Finally, a comparison of the two-block configuration (IHCs and OHCs) was performed to observe covariation trends between the two sensory cell types. The two-block partial least squares (2BPLS) and modularity analyses showed a trend of integration as the change is corresponding to each other. This indicates that the shape of the OHCs and IHCs changes in a similar and integrative way. In the 2BPLS analysis results, the first single value explains 99.8% of the total significant covariance between IHCs and OHCs (CR= 0.987, p= 0.001). Furthermore, the modularity hypothesis reaffirmed the integration observed in 2BPLS since a partitioning of the modules according to the shape variation in the cells was observed (CV= 0.99, p = 0.05) (Figure 10).

Figure 10

Figure 10

(A) Histogram contrasting the selected modularity hypothesis (inner hair cells, IHCs and outer hair cells) against random combinations of modules in the test configuration. The red line indicates the covariation coefficient (CR) close to 1, which explains a tendency for the OHCs and IHCs to change in the same way. (B) The graph shows the results of the 2BPLS analysis, where an integration trend is observed. There is a relationship for some shapes of the IHCs with the variation of the shape of the OHCs.

4 Discussion

4.1 Cochlear length and cell density

Cochlear length was similar in all subjects. The observed variation of 4.6 mm, relative to mean length of 27.7 mm, was not associated with the life stage of the seals (Table 3). Ontogenetic studies have demonstrated that the cells that contribute to the organ of Corti are already present and postmitotic at the embryonic stage in mammals (Ruben, 1967; McKenzie et al., 2004). There is a post-birth maturation process of the organ of Corti in some species that includes the first few days (Burda, 1985; Burda and Branis, 1988; Roth, 1992). Nevertheless, studies of harbor porpoises (Phocoena phocoena) indicate the hearing abilities of neonates are comparable to adult individuals (Wahlberg et al., 2017). However, there is no information on postnatal changes in the organ of Corti or hearing abilities in pinnipeds. Records of inter-individual variation in the same species are a phenomenon present and sometimes related to different areas of residence (Avci et al., 2014; Ekdale and Racicot, 2015; Schnitzler et al., 2017).

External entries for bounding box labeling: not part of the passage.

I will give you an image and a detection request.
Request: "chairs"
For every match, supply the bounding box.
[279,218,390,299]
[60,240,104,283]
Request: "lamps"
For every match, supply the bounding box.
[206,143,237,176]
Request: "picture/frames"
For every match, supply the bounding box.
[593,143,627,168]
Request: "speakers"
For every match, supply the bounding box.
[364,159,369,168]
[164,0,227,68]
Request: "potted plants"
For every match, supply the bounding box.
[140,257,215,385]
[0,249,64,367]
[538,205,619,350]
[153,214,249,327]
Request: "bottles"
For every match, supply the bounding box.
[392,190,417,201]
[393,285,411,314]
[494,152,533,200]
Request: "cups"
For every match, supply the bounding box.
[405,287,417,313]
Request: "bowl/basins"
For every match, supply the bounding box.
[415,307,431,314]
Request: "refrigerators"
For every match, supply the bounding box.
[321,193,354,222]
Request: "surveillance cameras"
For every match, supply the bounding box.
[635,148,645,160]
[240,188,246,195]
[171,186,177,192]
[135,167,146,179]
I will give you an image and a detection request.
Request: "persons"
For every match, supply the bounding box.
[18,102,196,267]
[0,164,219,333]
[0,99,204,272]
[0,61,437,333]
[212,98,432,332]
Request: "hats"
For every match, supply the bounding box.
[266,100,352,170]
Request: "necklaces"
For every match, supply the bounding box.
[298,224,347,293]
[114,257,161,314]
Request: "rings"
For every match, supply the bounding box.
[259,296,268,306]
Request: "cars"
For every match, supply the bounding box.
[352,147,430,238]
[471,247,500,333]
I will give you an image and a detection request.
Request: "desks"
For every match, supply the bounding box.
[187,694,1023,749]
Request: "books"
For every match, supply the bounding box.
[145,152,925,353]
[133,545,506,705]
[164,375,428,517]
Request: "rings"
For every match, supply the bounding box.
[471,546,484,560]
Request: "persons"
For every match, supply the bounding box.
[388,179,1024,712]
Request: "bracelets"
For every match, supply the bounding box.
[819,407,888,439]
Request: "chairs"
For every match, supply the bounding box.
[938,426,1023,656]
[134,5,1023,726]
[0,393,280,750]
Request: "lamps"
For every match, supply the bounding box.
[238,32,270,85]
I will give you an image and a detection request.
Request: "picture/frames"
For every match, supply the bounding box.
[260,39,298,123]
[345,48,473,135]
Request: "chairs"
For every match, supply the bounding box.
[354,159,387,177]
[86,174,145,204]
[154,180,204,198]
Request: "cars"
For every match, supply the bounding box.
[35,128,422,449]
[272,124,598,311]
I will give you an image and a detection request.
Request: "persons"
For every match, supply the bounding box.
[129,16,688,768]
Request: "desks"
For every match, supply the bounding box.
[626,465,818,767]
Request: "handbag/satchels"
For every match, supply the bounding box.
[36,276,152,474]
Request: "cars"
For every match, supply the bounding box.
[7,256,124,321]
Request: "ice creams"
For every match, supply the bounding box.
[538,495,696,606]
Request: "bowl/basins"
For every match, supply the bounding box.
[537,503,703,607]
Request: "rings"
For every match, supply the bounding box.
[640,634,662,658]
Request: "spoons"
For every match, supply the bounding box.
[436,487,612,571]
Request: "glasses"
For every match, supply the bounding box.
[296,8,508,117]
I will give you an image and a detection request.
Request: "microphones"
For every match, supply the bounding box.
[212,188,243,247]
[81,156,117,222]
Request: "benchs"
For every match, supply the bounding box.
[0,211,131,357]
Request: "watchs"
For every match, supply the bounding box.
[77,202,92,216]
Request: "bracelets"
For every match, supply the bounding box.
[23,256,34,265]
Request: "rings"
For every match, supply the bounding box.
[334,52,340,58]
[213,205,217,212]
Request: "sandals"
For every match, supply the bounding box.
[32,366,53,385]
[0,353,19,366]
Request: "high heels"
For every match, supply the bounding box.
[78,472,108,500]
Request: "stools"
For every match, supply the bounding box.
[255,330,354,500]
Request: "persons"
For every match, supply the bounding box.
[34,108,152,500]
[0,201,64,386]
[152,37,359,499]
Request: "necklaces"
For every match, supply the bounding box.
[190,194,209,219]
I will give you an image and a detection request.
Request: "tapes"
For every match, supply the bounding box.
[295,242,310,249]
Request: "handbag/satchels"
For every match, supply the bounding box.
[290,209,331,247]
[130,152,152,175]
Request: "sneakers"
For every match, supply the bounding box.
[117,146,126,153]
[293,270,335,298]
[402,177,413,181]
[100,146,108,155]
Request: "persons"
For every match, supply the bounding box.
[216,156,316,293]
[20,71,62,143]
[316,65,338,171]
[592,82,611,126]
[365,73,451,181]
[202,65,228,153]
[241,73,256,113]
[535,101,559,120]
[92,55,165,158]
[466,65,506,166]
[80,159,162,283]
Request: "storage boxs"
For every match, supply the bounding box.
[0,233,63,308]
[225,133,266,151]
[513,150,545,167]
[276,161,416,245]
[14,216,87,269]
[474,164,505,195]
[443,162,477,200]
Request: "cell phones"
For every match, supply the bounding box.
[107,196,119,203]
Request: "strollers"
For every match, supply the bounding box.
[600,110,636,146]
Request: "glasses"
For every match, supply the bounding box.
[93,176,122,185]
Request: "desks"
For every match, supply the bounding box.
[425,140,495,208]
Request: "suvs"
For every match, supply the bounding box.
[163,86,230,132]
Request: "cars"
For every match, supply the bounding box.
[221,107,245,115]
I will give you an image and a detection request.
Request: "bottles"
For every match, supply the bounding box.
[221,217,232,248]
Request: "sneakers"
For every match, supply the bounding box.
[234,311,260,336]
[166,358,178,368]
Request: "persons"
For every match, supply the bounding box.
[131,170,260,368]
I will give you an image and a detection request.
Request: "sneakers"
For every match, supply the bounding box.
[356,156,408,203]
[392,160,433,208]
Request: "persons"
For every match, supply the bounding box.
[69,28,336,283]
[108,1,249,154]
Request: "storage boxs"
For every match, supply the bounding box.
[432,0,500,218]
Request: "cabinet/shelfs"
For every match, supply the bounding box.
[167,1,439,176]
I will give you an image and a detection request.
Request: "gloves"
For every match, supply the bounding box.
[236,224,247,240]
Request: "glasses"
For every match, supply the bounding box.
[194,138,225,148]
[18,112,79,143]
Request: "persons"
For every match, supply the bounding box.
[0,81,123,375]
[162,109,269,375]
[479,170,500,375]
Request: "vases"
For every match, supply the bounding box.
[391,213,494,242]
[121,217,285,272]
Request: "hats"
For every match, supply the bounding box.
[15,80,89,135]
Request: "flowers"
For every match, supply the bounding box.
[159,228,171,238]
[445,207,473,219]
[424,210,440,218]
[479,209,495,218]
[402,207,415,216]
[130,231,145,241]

The number of turns estimated from our samples that preserved the cochlea in its entirety was consistent with previous studies of pinniped species (Solntseva, 2001; Manoussaki et al., 2008), where 2.5 turns are observed in the cochlear spiral.

Decreasing OHC density along the cochlear spiral was found from the apex area (19 cells/100 µm) to the 85% location (10 cells/100 µm). This decreasing trend in cell density with proximity to the spiral base is consistent with observations for other mammalian species and is associated with changes in OHC morphology depending on location in the cochlear spiral (Úlehlová et al., 1987; Burda and Branis, 1988; Vater and Kössl, 2011; Girdlestone et al., 2017). In Ind5A, a peak of increased cell number was found at the 95% location of the cochlear spiral. As this was the only sample with complete information for estimation at the very basal end, this change could be associated with either inter-individual variability or variation in the nearest region of the cochlear hook, as previously described by Thorne and Gavin (1984).

4.2 Linear morphometrics

Morphological characteristics of the sensory cells in the organ of Corti showed typical trends of increase and decrease with position. Increased variability at the 10% location is likely due to the recording of only one sample analyzed in this region. From apex to base, the width, opening angle and distance between the stereociliary bundle tips of the OHCs increase. In contrast, the distance between the rows of sensory cells and the width of the reticular lamina decrease with proximity to the base. The only parameter that did not show predictable changes along the cochlear spiral is the width of the distance between the OHCs. Previous studies of mammalian cochleae evaluated using scanning electron microscopy suggest that, despite some tissue shrinkage due to tissue preparation, the parameters considered for analysis for morphometry are accurately represented, as tissue handling effects are homogeneous throughout the spiral (Edge et al., 1998; Ciganović et al., 2017). Thus, these results are unlikely to be explained by artefacts of the methodology.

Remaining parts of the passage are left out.